Treinamento em Regulação Emocional: programas estruturados para pacientes ansiosos

A regulação emocional tem se consolidado como um alvo terapêutico central nos transtornos de ansiedade. Ansiedade é um estado emocional de antecipação de ameaça futura, caracterizado por apreensão e vigilância, com componentes cognitivos (preocupação, avaliação de risco), fisiológicos (tensão muscular, hiperexcitação autonômica) e comportamentais (evitação, busca de segurança). Torna-se transtorno de ansiedade quando esses sintomas são persistentes, difíceis de controlar e desproporcionais ao risco, produzindo sofrimento ou prejuízo clinicamente significativo no funcionamento (APA, 2025). 

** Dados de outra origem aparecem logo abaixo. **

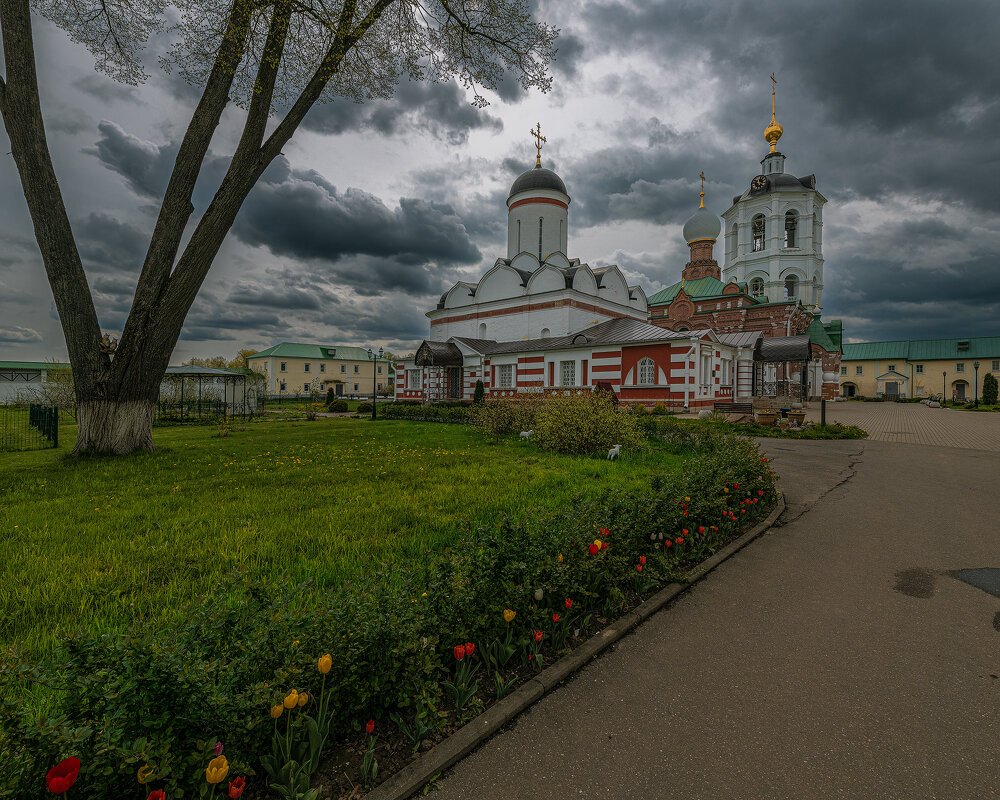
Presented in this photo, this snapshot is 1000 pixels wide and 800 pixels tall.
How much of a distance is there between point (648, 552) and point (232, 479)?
6.40 metres

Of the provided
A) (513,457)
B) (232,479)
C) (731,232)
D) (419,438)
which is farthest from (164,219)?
(731,232)

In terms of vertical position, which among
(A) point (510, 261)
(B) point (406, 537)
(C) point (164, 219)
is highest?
(A) point (510, 261)

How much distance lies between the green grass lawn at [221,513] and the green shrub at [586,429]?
64 centimetres

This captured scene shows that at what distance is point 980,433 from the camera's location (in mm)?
16656

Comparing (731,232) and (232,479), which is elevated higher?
(731,232)

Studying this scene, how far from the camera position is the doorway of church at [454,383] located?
106 feet

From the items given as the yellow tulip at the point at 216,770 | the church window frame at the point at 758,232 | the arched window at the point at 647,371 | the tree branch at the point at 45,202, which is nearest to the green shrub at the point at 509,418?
the tree branch at the point at 45,202

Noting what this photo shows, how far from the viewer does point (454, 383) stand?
32469 mm

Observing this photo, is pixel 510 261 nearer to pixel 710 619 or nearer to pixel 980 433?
pixel 980 433

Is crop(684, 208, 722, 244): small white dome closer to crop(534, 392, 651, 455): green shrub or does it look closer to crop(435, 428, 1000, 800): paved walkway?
crop(534, 392, 651, 455): green shrub

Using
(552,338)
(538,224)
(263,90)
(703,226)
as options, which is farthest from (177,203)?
(703,226)

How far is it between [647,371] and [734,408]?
15.0ft

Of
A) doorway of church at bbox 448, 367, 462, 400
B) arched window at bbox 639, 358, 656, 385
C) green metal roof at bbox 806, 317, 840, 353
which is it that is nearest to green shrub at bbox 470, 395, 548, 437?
arched window at bbox 639, 358, 656, 385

Indivíduos com transtornos ansiosos apresentam maior dificuldade em identificar, compreender e modular estados emocionais, recorrendo frequentemente a estratégias desadaptativas como evitação experiencial, ruminação e supressão emocional (Antuña-Camblor et al., 2024). Esses estilos de enfrentamento contribuem para a manutenção do sofrimento, uma vez que reduzem oportunidades de exposição a situações ansiogênicas e reforçam a percepção de falta de controle sobre a própria vida emocional. Nesse contexto, o treinamento em regulação emocional se torna não apenas uma técnica útil, mas uma dimensão essencial do tratamento. 

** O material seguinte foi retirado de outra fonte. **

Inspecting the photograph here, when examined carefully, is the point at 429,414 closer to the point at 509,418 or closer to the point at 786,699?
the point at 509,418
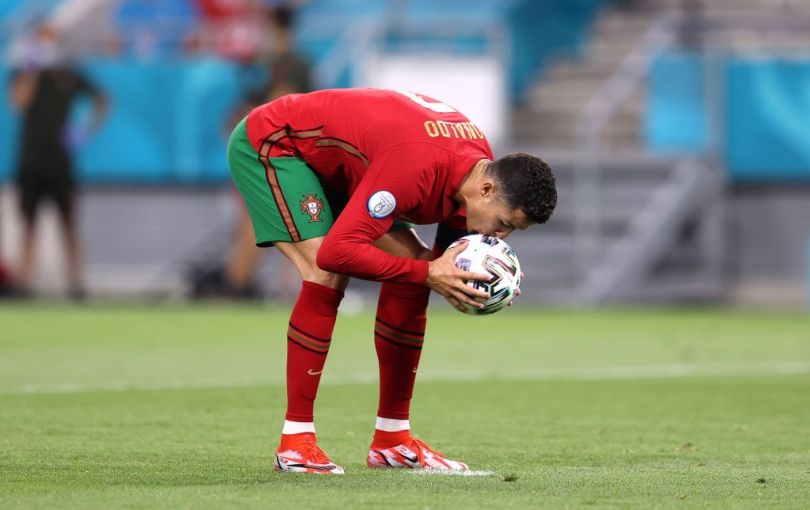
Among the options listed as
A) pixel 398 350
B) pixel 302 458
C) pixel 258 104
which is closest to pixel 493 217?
pixel 398 350

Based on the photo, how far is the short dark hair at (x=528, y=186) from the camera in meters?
5.95

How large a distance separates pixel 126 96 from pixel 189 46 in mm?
1916

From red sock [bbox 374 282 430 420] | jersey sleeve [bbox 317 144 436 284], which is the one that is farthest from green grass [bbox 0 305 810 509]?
jersey sleeve [bbox 317 144 436 284]

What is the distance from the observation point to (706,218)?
738 inches

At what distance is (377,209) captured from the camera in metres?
5.90

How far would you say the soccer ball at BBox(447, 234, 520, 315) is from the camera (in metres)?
5.98

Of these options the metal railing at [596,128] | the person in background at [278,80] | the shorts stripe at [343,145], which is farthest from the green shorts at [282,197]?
the metal railing at [596,128]

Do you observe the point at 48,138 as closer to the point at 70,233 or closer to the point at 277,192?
the point at 70,233

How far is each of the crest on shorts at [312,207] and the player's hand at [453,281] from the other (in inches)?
22.9

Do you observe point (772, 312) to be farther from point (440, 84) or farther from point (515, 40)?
point (515, 40)

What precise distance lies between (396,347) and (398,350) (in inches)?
0.6

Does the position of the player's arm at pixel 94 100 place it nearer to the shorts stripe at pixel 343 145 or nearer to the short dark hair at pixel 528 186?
the shorts stripe at pixel 343 145

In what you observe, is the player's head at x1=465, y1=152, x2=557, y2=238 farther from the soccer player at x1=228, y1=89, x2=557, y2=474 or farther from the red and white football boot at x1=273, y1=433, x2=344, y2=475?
the red and white football boot at x1=273, y1=433, x2=344, y2=475

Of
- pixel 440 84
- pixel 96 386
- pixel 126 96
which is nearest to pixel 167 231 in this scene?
pixel 126 96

Os programas estruturados de intervenção em regulação emocional compartilham algumas características fundamentais: são programas, com módulos, psicoeducação inicial, exercícios feitos em sessão e práticas para casa, além de um conjunto definido de metas terapêuticas. Esse tipo de estrutura favorece tanto a adesão quanto a replicabilidade clínica, permitindo que psicólogos conduzam o tratamento de forma consistente e baseada em evidências. Entre as abordagens mais reconhecidas estão a Terapia Cognitivo-Comportamental (TCC) (Beck, 2022), a Terapia Comportamental Dialética (DBT) (Linehan, 2025), a Terapia de Aceitação e Compromisso (ACT) (Hayes et al., 2021)  e a Terapia Focada na Compaixão (TFC) (Gilbert, 2014). Todas elas têm, em comum, a ênfase no desenvolvimento de estratégias de manejo emocional, embora se diferenciem nos mecanismos específicos que buscam promover. A escolha do programa mais adequado deve levar em conta o perfil sintomático, as necessidades e preferências do paciente. Por exemplo, em casos de ansiedade com forte evitação experiencial e autocrítica, ACT e TFC tendem a ser particularmente úteis; já pacientes que apresentam crises de intensidade elevada, impulsividade ou reatividade emocional podem se beneficiar mais dos módulos da DBT; enquanto a TCC continua sendo a base mais consolidada para a reestruturação cognitiva e a modificação de padrões de pensamento associados à ansiedade (Beck, 2022).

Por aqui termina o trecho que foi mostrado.